_WORK TO BE COMPLETED:_ Every record should be written out exactly, please.

*** DATA SHOWN

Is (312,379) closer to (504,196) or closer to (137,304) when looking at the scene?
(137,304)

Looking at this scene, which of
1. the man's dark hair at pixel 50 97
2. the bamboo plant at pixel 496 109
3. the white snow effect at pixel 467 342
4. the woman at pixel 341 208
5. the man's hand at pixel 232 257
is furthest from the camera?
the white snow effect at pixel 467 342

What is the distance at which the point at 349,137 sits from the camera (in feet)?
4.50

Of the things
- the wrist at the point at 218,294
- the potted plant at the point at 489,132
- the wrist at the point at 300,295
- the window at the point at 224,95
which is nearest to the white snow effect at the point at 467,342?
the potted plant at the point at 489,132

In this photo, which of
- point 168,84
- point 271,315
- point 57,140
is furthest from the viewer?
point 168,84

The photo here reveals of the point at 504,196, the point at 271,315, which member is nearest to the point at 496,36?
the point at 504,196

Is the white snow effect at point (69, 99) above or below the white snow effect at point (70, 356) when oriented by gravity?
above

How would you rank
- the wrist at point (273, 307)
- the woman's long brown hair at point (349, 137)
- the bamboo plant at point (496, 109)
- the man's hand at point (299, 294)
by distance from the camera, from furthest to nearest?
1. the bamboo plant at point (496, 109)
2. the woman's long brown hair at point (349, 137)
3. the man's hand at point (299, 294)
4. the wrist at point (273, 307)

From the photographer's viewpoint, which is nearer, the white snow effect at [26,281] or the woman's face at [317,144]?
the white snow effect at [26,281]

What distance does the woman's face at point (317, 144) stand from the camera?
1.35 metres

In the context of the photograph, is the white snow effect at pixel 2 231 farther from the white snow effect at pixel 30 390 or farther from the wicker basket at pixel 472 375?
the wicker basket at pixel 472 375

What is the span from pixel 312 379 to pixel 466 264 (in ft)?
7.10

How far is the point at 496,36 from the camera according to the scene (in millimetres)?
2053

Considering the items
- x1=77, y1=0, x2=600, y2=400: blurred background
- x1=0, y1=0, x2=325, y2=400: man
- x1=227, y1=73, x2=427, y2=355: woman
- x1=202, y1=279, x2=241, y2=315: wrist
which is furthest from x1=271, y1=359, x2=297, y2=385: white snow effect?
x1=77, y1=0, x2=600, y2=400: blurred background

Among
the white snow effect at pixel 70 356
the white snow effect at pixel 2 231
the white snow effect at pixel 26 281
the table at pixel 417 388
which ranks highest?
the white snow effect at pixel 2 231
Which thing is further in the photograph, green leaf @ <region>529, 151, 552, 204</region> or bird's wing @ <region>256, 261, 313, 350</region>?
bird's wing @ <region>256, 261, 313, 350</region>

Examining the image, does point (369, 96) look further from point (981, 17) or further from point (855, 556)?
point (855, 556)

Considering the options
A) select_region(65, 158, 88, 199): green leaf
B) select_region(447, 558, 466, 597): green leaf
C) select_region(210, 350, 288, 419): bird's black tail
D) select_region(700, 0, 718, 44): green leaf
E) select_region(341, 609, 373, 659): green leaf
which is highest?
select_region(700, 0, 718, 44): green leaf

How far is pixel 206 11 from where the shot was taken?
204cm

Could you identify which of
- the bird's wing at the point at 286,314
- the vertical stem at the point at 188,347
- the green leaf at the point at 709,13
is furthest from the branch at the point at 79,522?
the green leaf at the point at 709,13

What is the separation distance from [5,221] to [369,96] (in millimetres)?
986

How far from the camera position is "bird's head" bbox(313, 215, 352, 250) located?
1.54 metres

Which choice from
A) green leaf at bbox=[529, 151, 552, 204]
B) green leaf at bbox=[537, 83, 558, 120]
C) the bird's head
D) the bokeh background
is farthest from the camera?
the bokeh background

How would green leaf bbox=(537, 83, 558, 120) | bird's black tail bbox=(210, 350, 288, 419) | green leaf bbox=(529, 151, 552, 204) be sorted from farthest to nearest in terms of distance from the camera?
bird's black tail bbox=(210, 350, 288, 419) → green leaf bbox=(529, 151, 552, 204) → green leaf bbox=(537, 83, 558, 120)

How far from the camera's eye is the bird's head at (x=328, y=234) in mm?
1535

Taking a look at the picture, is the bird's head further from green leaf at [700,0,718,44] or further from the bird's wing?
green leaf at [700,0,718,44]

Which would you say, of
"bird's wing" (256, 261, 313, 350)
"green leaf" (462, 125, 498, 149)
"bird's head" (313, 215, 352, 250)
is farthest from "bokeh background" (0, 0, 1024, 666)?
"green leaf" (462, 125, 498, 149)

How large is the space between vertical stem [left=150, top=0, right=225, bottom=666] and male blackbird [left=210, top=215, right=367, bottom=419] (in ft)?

******

_EXERCISE SOLUTION:_
Is (312,379) closer to (504,196) or closer to (137,304) when looking at the scene?
(137,304)

Looking at this scene, which of
1. the man's dark hair at pixel 50 97
2. the bamboo plant at pixel 496 109
3. the white snow effect at pixel 467 342
4. the woman at pixel 341 208
5. the man's hand at pixel 232 257
is furthest from the camera?
the white snow effect at pixel 467 342

What is the distance at which the point at 349,137 sits from the camera (in feet)?
4.50

Of the things
- the wrist at the point at 218,294
- the potted plant at the point at 489,132
- the wrist at the point at 300,295
- the window at the point at 224,95
which is nearest to the white snow effect at the point at 467,342?
the potted plant at the point at 489,132

In this photo, which of
- point 168,84
- point 271,315
- point 57,140
is furthest from the viewer?
point 168,84

The photo here reveals of the point at 504,196, the point at 271,315, which member is nearest to the point at 496,36?
the point at 504,196

Is the white snow effect at point (69, 99) above or below the white snow effect at point (70, 356) when oriented by gravity?
above

How would you rank
- the wrist at point (273, 307)
- the woman's long brown hair at point (349, 137)
- the bamboo plant at point (496, 109)
- the man's hand at point (299, 294)
by distance from the camera, from furthest to nearest?
1. the bamboo plant at point (496, 109)
2. the woman's long brown hair at point (349, 137)
3. the man's hand at point (299, 294)
4. the wrist at point (273, 307)

From the photographer's viewpoint, which is nearer, the white snow effect at [26,281] or the woman's face at [317,144]?
the white snow effect at [26,281]

What distance does the woman's face at point (317, 144) stand from the camera?
1.35 metres

In the context of the photograph, is the white snow effect at pixel 2 231 farther from the white snow effect at pixel 30 390 or farther from the wicker basket at pixel 472 375?
the wicker basket at pixel 472 375

What is the span from pixel 312 379 to pixel 466 264 (in ft)?
7.10

How far is the point at 496,36 from the camera according to the scene (in millimetres)?
2053

Considering the items
- x1=77, y1=0, x2=600, y2=400: blurred background
- x1=0, y1=0, x2=325, y2=400: man
- x1=227, y1=73, x2=427, y2=355: woman
- x1=202, y1=279, x2=241, y2=315: wrist
which is furthest from x1=271, y1=359, x2=297, y2=385: white snow effect?
x1=77, y1=0, x2=600, y2=400: blurred background

Among
the white snow effect at pixel 70 356
the white snow effect at pixel 2 231
the white snow effect at pixel 26 281
the table at pixel 417 388
which ranks highest?
the white snow effect at pixel 2 231
Which thing is further in the photograph, green leaf @ <region>529, 151, 552, 204</region> or bird's wing @ <region>256, 261, 313, 350</region>?
bird's wing @ <region>256, 261, 313, 350</region>

Examining the image, does point (369, 96) look further from point (981, 17) or further from point (855, 556)?
point (855, 556)

Considering the options
A) select_region(65, 158, 88, 199): green leaf
B) select_region(447, 558, 466, 597): green leaf
C) select_region(210, 350, 288, 419): bird's black tail
D) select_region(700, 0, 718, 44): green leaf
E) select_region(341, 609, 373, 659): green leaf
which is highest?
select_region(700, 0, 718, 44): green leaf

How far is pixel 206 11 from where the shot was taken?
204cm

Could you identify which of
- the bird's wing at the point at 286,314
- the vertical stem at the point at 188,347
- the green leaf at the point at 709,13
is furthest from the branch at the point at 79,522?
the green leaf at the point at 709,13

What is the separation distance from [5,221] to [369,96] (in millimetres)?
986

How far from the camera position is "bird's head" bbox(313, 215, 352, 250) located?
1.54 metres

Which choice from
A) green leaf at bbox=[529, 151, 552, 204]
B) green leaf at bbox=[537, 83, 558, 120]
C) the bird's head
D) the bokeh background
is farthest from the camera?
the bokeh background

How would green leaf bbox=(537, 83, 558, 120) | bird's black tail bbox=(210, 350, 288, 419) | green leaf bbox=(529, 151, 552, 204) be sorted from farthest to nearest in terms of distance from the camera?
bird's black tail bbox=(210, 350, 288, 419) → green leaf bbox=(529, 151, 552, 204) → green leaf bbox=(537, 83, 558, 120)

How far from the camera's eye is the bird's head at (x=328, y=234) in mm?
1535

Taking a look at the picture, is the bird's head further from green leaf at [700,0,718,44] or further from the bird's wing?
green leaf at [700,0,718,44]

Which would you say, of
"bird's wing" (256, 261, 313, 350)
"green leaf" (462, 125, 498, 149)
"bird's head" (313, 215, 352, 250)
is farthest from "bokeh background" (0, 0, 1024, 666)?
"green leaf" (462, 125, 498, 149)

How large is the space between vertical stem [left=150, top=0, right=225, bottom=666] and male blackbird [left=210, top=215, right=367, bottom=419] (in ft)?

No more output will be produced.